По выражению лица няни было видно, что эти слова ее не убедили.

– Гм… – хмыкнула она. – Что ж, пойду переодену ей чулки. Это чудо, что они не порвались, ведь они шелковые, из чистого шелка. Совершенно неподходящая одежда для ребенка ее возраста.

– А почему она надела шелковые чулки? Почему ты ей разрешила?

– Да потому, что у нее нет других! – фыркнула няня. – Веришь? Я перебирала ее белье и не нашла ни одной пары шерстяных или простых чулок – только шелковые! Я уж не говорю о платьицах, шляпках, туфельках… Никогда такой красоты я не видела! А посмотрела бы ты на ее ночные рубашки! Одна отделка стоит столько, сколько я получаю за месяц работы! Настоящее кружево, уж в чем, в чем, а в этом я разбираюсь. А сами рубашки – из муслина.

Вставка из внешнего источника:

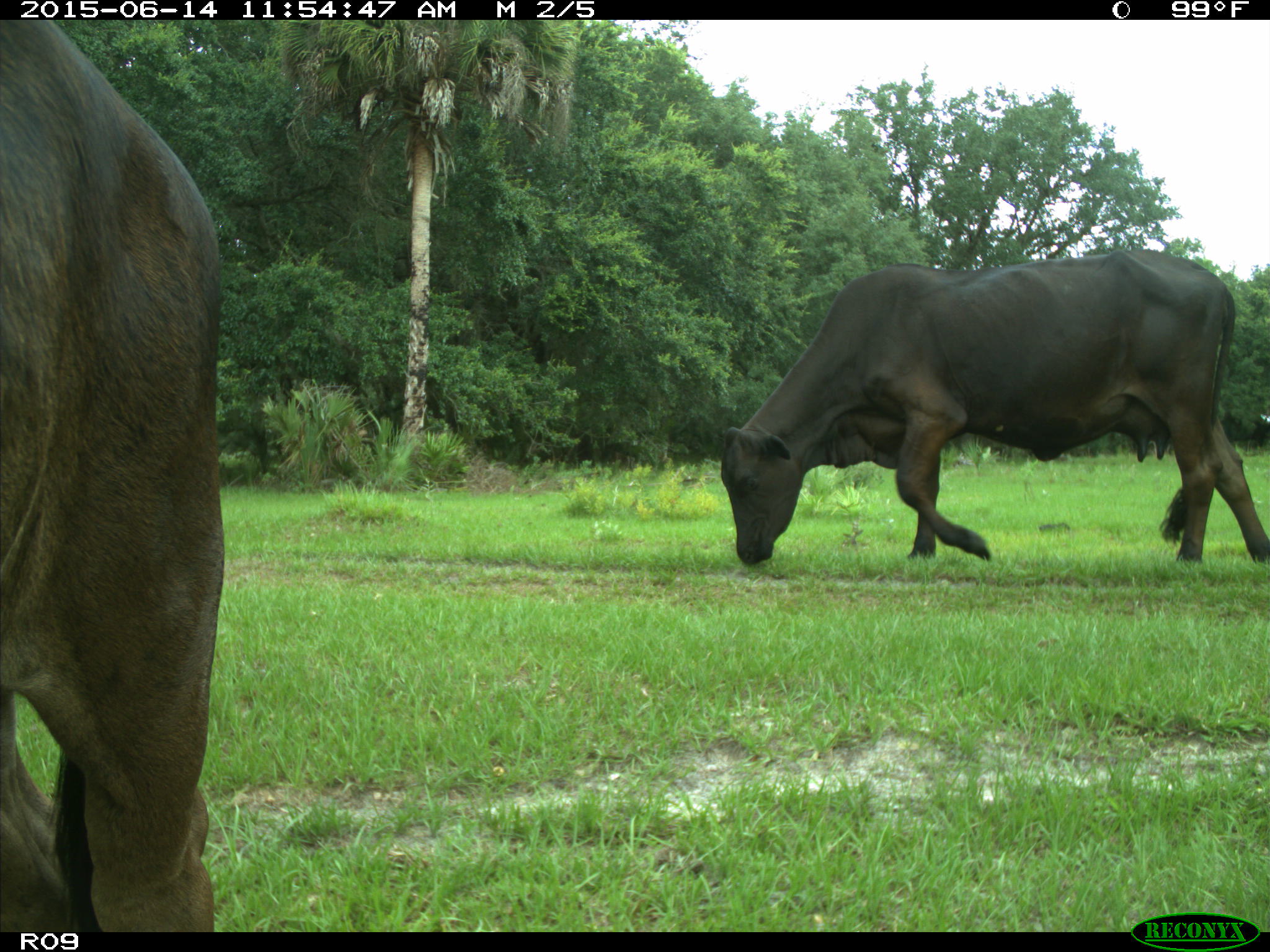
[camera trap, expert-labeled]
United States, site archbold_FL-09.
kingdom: Animalia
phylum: Chordata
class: Mammalia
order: Artiodactyla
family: Bovidae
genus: Bos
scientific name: Bos taurus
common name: domestic cow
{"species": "Bos taurus (domestic cow)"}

И это у ребенка, которому вся эта одежда на следующий год уже будет мала! – Няня неодобрительно покачала головой.

– Странно, – прошептала Натали, испытывая какую-то тревогу, и, подавив ее, быстро заговорила: – Но в конце концов, лорд Малком богатый человек. Почему бы ему не купить своей единственной дочери все самое лучшее?

– Если хочешь знать мое мнение, это пустая трата денег, – изрекла няня и пристально взглянула на Натали. – Будь осторожна, девочка.

– Я? – Натали с досадой почувствовала, что краснеет. – А какое это имеет отношение ко мне?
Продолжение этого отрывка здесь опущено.